Judging this to be a situation in which “no more satisfactory present from a son to his mother could be taken from Old England,” the account added that “there is a very fine branch of the Church in Los Angeles.” This was due to “the indefatigable labors of this brave, little woman, and to the liberality of Mr. Henry Woollacott, our visitor, who has for years provided a meeting-house without fee or reward, and has always befriended the Elders, though neither he nor his wife make any claim to membership in the Church.” The account concluded that, thanks to “the prayers of a faithful mother,” it could be assumed that Woollacott could be “sure of his reward.” The unnamed writer wished “the pleasant couple a safe journey from this land of clouds and rain to their sunny home in the unmistakable land of fruit and flowers.”
Strangely, in 1901, the Woollacotts were forced, to his chagrin, to publicly announce a separation, though they were sure to insist that there would be no divorce. In addition to alimony and other financial considerations, Mary retained custody of the two surviving minor children, while the eldest son, Albert, stayed with his father and the two opened an investment banking business together. When the 1910 federal census, however, was conducted, the couple were enumerated in the same household, showing a reconciliation.
Woollacott’s success in his wine and liquor dealing house was carried on in other business enterprises, including the aforementioned State Loan and Trust Bank, which he co-founded in 1889 and of which he was a long-term president of what was rebranded as the State Bank and Trust Company. He was also a director of the Title Guarantee and Trust Company, vice-president of his longtime friend Elias J. “Lucky” Baldwin’s Santa Anita racetrack, and was involved in mining and other companies.
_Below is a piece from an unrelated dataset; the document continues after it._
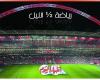 Sports ½ night| Al-Khatib’s apology.. a fabulous accompaniment.. the Zamalek quartet.. Salah “is not perfect”.. the winch on the field.. and a historical precedent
From the early 1880s onward, moreover, he proved to be a shrewd and far-sighted real estate investor, acquiring property through downtown and south Los Angeles, as well as in Boyle Heights, Santa Monica and other regional locations. An early newspaper reference noted his acquisition of a number of properties through tax sales, which can be a remarkably inexpensive way to add to a portfolio. His Woollacott Block, where the warehouse and wine cellars were located and where the early LDS meeting house was situated is no longer extant, but a three-story business building on Main between 5th and 6th still stands and is now the Leonide Hotel. He also built a structure that housed the People’s (later, the Gaiety) Theatre, though this was razed long ago.
A resident of houses at Spring and 6th streets (a handsome Queen Anne), then at Hope and 10th, as the business sections of Los Angeles rapidly expanded, Woollacott’s last dwelling, a substantial Craftsman-style structure built in 1905 on Alvarado Street between 11th and 12th streets south of Westlake (MacArthur) Park is still with us and is now occupied by the Los Angeles Community Legal Center, which works with immigrant populations in that area.
Woollacott died in November 1910, a few months after his mother’s passing, and was widely noted as one of the largest taxpayers in the Angel City due to his business and real estate holdings. His wine and liquor business closed in 1906 as he and his son devoted more time to their enterprise and the Lagomarsino Company took over operations. He left an estate of about a half million dollars, close to three-quarters of it in real estate holdings, to his wife and three children. Woollacott’s role in the wine industry was an important one for about a quarter-century and this pamphlet is an excellent artifact tied to his business.